July 23, 2006
Strafor : Hizb'Allah's Motivations
From Stratfor:
Hezbollah's strategy will be to tie down the Israelis as long as possible first in the area south of the Litani River and then north in the Bekaa. It can, and will, continue to rocket Haifa from further north. It will inflict casualties and draw the Israelis further north. At a certain point Hezbollah will do what the Taliban and Saddam Hussein did: It will suddenly abandon the conventional fight, going to ground, and then re-emerge as a guerrilla group, inflicting casualties on the Israelis as the Sunnis do on the Americans, wearing them down.The $20,000 question, in my mind, is this: given that each side knows (or thinks it knows) what the other side is planning to do in southern Lebanon, and given that there's no reason to expect that Israel can succeed in disarming Hizb'Allah without another extended occupation and messy guerrila war in Lebanon, what's Israel's game plan? Hizb'Allah knows that the IDF has overwhelming conventional firepower and massive aerial bombardment capability. Hizb'Allah had to expect that these capabilities would be fully utilized. What (if anything) does the IDF have up its sleeve that Hizb'Allah would never expect? What trump cards does Hizb'Allah have to play?Israel's strategy, as we have seen, will be to destroy Hezbollah's infrastructure but not occupy any territory. In other words, invade, smash and leave, carrying out follow-on attacks as needed. Hezbollah's goal will be to create military problems that force Israel to maintain a presence for an extended period of time, so that its follow-on strategy can be made to work. This will be what determines the outcome of the war. Hezbollah will try to keep Israel from disengaging. Israel will try to disengage.

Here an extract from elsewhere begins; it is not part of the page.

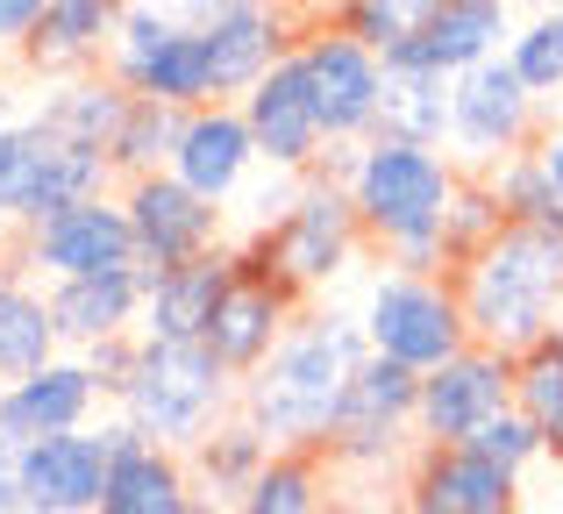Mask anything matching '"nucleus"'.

Hezbollah sees the war in these stages:
1. Rocket attacks to force and Israeli response.
2. An extended period of conventional combat to impose substantial losses on the Israelis, and establish Hezbollah capabilities to both Israel and the Arab and Islamic worlds. This will involve using fairly sophisticated weaponry and will go on as long as Hezbollah can extend it.
3. Hezbollah's abandonment of conventional warfare for a prepared insurgency program.
What Hezbollah wants is political power in Lebanon and among the Palestinians, and freedom for action within the context of Syrian-Iranian relations. This war will cost it dearly, but it has been preparing for this for a generation. Some of the old guard may not have the stomach for this, but it was either this or be pushed aside by the younger bloods. Syria wanted to see this happen. Iran wanted to see this happen. Iran risks nothing. Syria risks little since Israel is terrified of the successor regime to the Assads. So long as Syria limits resupply and does not intervene, Israel must leave Damascus out.
Looked at from Hezbollah's point of view, taking the fight to the Israelis is something that has not happened in quite a while. Hezbollah's hitting of Haifa gives it the position it has sought for a generation. If it can avoid utter calamity, it will have won -- if not by defeating Israel, then by putting itself first among the anti-Israeli forces. What Hezbollah wants in Israel is much less clear and important than what it opposes. It opposes Israel and is the most effective force fighting it.
Are both sides just going in for an extended guerilla slugfest? If so, Israel would seem to be at a distinct disadvantage, given the realities of the modern media and the ample historical evidence that democracies have a weak stomach for the messy brutality of extended guerilla warfare.
Ehud Olmert and the other Israeli leaders surrounding him are both military people and experienced politicians. I think we can presume they know all of the above and have factored all of it into Israel's strategy. It seems to me that they must have some reason to think this game, though played in Hizb'Allah's playground, can be played according to Israel's game plan rather than Hizb'Allah's. They must have reason to think that they know things that Hizb'Allah doesn't. We can only conjecture as to what those "things" might be. Hizb'Allah operatives had to know they were being watched as they prepared for this war, but I'll wager they were being watched more closely than they realized. My guess is that Israel knows quite a bit more about the logistical details of Hizb'Allah's operations in Lebanon than Hizb'Allah ever imagined, and that the IDF is currently using that information to defang Hizb'Allah somewhat more effectively than Hizb'Allah had planned for.